▶ 課題内容:
「In the photo, which of」を含む行から「Comparing the three」を含む行まで（両端の行を含みます）を、そのまま書き写してください。画像は解答に含めないでください。

場面に基づく推論の行
:::
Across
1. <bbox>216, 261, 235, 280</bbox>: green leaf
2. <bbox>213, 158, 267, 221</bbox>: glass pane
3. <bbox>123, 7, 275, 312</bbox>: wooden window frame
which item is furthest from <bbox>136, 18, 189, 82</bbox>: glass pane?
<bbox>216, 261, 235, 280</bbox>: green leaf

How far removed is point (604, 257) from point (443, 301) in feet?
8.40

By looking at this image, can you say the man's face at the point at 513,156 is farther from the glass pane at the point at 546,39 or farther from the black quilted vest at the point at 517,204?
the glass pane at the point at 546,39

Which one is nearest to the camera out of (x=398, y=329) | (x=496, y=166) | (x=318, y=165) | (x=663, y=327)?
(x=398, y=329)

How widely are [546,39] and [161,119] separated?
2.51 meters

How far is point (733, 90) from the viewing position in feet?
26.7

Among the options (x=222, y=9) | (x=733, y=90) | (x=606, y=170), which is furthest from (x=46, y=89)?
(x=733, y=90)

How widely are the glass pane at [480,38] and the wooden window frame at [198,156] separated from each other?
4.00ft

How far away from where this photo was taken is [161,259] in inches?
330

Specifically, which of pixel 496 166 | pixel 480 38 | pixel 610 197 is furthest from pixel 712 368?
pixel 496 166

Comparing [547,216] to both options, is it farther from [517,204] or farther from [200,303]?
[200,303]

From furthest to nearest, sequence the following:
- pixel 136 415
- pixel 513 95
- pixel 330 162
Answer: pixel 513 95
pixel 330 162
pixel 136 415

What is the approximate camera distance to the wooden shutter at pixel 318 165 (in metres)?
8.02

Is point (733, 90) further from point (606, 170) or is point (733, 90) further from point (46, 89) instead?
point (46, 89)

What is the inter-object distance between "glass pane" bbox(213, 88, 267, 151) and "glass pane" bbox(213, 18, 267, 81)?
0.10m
:::
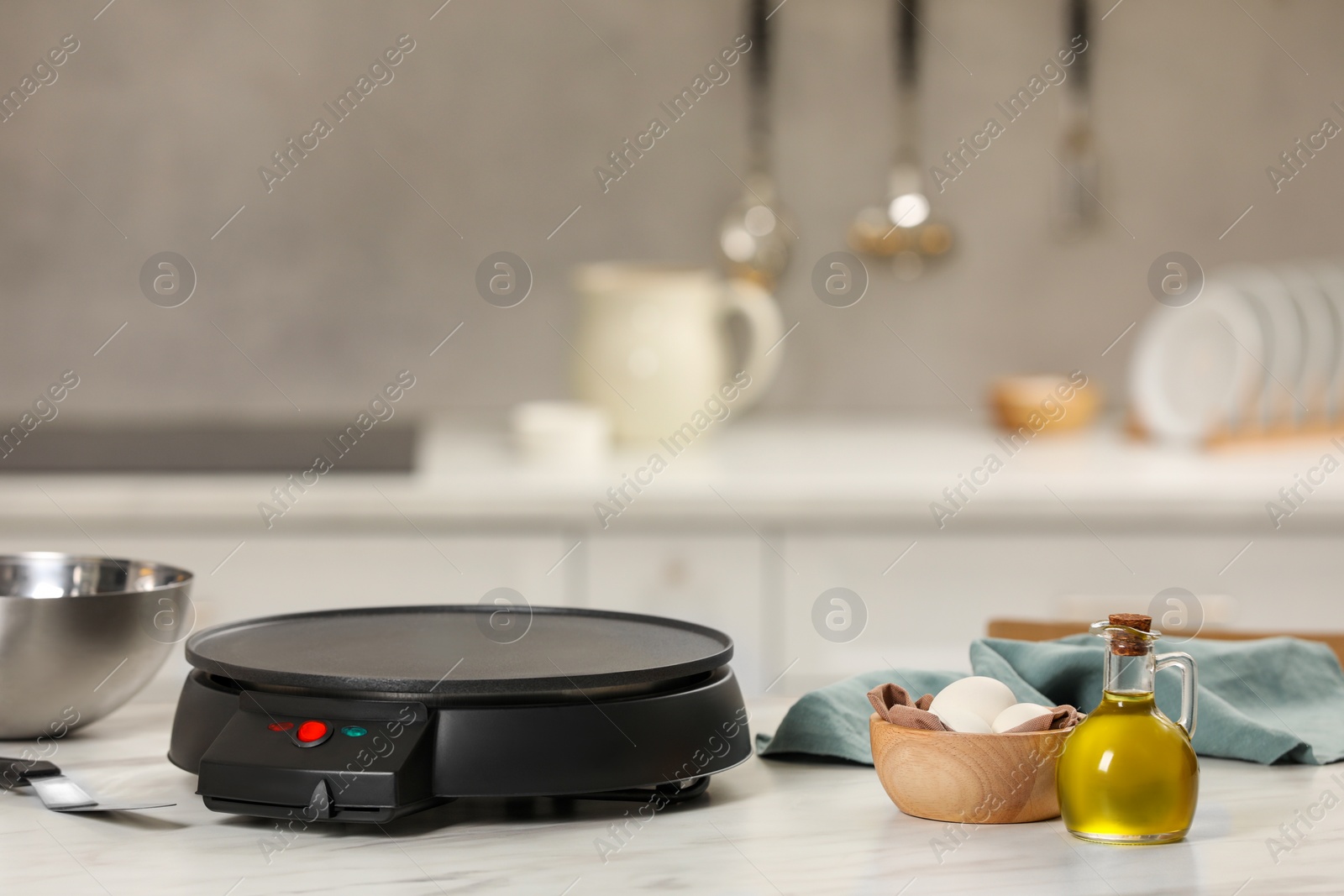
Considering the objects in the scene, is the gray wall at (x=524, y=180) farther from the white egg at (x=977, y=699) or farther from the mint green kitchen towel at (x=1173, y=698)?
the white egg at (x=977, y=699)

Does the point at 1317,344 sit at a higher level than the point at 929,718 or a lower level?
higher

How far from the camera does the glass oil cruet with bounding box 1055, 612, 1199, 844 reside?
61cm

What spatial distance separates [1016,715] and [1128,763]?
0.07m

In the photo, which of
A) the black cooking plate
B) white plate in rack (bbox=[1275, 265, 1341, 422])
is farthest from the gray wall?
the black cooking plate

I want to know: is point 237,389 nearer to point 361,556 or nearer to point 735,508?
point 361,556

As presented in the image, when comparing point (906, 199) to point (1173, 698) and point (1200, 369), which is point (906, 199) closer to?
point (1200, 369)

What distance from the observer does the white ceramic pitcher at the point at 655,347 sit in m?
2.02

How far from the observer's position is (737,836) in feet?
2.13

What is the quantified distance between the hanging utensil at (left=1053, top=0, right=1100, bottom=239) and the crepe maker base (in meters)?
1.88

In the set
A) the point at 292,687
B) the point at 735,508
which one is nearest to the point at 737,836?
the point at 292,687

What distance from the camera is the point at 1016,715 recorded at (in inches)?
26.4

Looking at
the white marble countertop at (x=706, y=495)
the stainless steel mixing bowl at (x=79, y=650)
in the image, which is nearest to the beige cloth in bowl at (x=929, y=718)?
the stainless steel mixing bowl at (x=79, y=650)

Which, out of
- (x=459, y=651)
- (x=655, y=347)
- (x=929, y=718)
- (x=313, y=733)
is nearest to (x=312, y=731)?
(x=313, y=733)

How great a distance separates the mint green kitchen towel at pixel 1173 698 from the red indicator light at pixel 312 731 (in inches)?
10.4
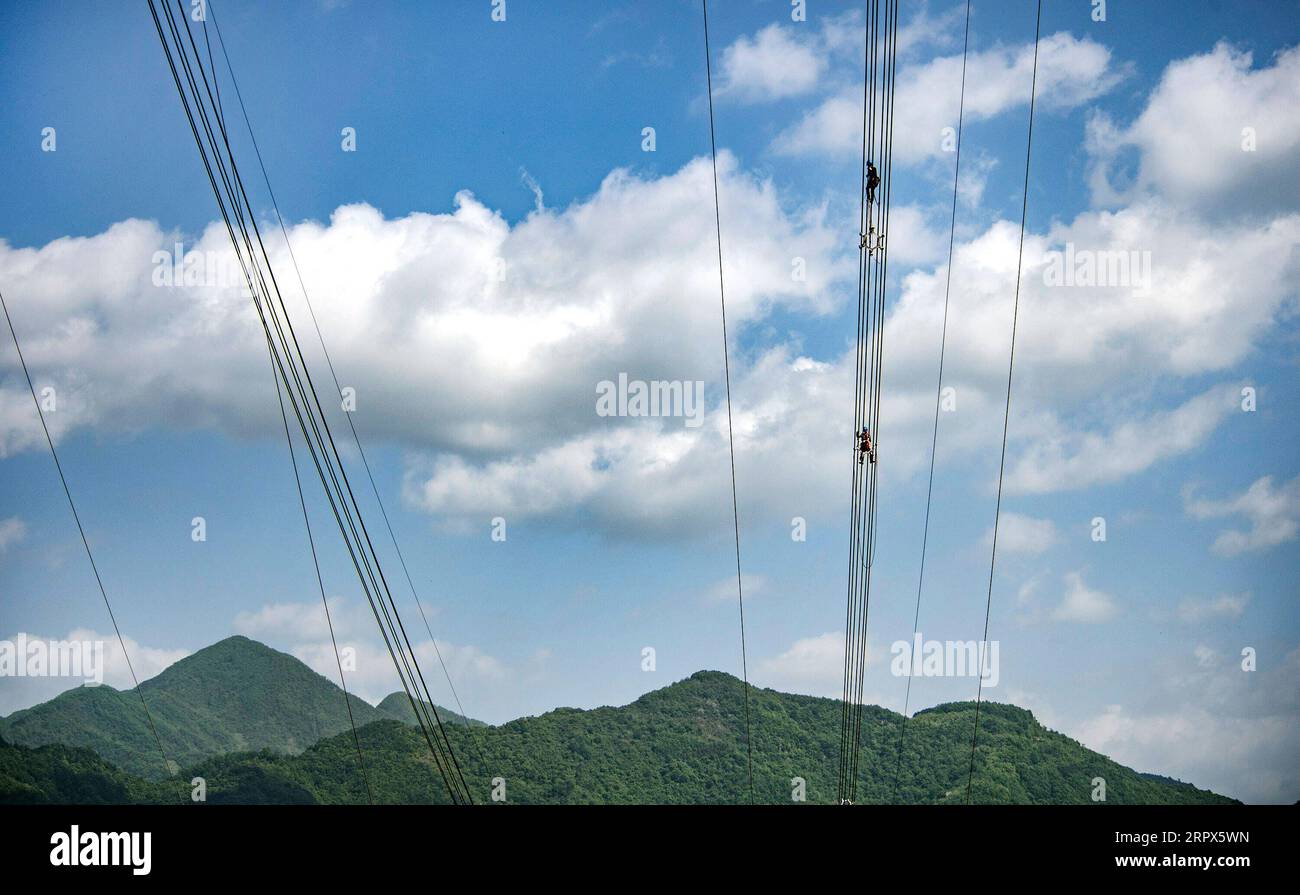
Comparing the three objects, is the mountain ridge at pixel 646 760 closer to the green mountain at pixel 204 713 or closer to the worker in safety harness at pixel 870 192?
:::
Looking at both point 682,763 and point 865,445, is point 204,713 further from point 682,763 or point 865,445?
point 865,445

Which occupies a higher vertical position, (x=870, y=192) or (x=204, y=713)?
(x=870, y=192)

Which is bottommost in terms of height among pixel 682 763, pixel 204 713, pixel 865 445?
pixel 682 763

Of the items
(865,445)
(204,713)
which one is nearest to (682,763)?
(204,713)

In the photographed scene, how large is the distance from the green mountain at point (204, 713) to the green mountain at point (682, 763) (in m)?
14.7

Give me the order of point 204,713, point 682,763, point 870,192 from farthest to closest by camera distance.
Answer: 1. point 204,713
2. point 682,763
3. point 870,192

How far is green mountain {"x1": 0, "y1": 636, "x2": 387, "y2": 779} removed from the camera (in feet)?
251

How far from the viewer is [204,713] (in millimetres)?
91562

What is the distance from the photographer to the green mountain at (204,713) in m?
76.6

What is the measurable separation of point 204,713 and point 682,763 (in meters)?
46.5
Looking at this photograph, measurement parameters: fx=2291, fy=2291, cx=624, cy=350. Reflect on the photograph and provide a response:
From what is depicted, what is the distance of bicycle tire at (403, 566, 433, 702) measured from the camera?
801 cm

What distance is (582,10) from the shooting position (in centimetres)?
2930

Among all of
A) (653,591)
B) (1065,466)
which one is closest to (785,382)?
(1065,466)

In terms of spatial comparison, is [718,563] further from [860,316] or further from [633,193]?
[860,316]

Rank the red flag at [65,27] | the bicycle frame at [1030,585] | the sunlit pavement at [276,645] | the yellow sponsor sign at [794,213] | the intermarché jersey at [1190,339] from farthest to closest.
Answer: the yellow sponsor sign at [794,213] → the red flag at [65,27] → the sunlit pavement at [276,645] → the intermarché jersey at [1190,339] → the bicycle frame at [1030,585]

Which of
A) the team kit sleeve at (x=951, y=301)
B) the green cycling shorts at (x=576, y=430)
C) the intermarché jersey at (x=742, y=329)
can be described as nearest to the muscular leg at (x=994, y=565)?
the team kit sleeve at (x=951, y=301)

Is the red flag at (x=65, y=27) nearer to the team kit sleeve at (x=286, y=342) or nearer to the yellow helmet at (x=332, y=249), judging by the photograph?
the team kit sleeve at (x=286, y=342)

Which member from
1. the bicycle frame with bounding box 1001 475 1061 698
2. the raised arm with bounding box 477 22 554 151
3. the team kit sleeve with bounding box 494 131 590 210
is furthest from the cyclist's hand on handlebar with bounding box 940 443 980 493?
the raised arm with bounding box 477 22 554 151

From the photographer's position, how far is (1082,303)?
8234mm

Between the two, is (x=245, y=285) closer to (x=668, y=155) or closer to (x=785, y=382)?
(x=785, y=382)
:::
▶ 解答:
In the photo, which of
A) the black cooking plate
B) white plate in rack (bbox=[1275, 265, 1341, 422])
is farthest from the gray wall?
the black cooking plate

I want to know: is point 237,389 nearer to point 361,556 or nearer to point 735,508?
point 361,556

As presented in the image, when comparing point (906, 199) to point (1173, 698) and point (1200, 369), which is point (906, 199) closer to?
point (1200, 369)

What distance from the observer does the white ceramic pitcher at the point at 655,347 sit in m?
2.02

How far from the observer's position is (737,836) in feet?
2.13

What is the quantified distance between the hanging utensil at (left=1053, top=0, right=1100, bottom=239) and the crepe maker base (in meters)?
1.88

In the set
A) the point at 292,687
B) the point at 735,508
which one is nearest to the point at 737,836?
the point at 292,687

What distance from the camera is the point at 1016,715 recorded at (in inches)?
26.4

Looking at
the white marble countertop at (x=706, y=495)
the stainless steel mixing bowl at (x=79, y=650)
in the image, which is nearest to the beige cloth in bowl at (x=929, y=718)?
the stainless steel mixing bowl at (x=79, y=650)

Which, out of
- (x=459, y=651)
- (x=655, y=347)
- (x=929, y=718)
- (x=313, y=733)
is nearest to (x=312, y=731)?
(x=313, y=733)

How great a distance separates the mint green kitchen towel at pixel 1173 698 from the red indicator light at pixel 312 731 (in inches)?
10.4
Comparing the three objects, is the mountain ridge at pixel 646 760 closer to the green mountain at pixel 204 713 or closer to the worker in safety harness at pixel 870 192?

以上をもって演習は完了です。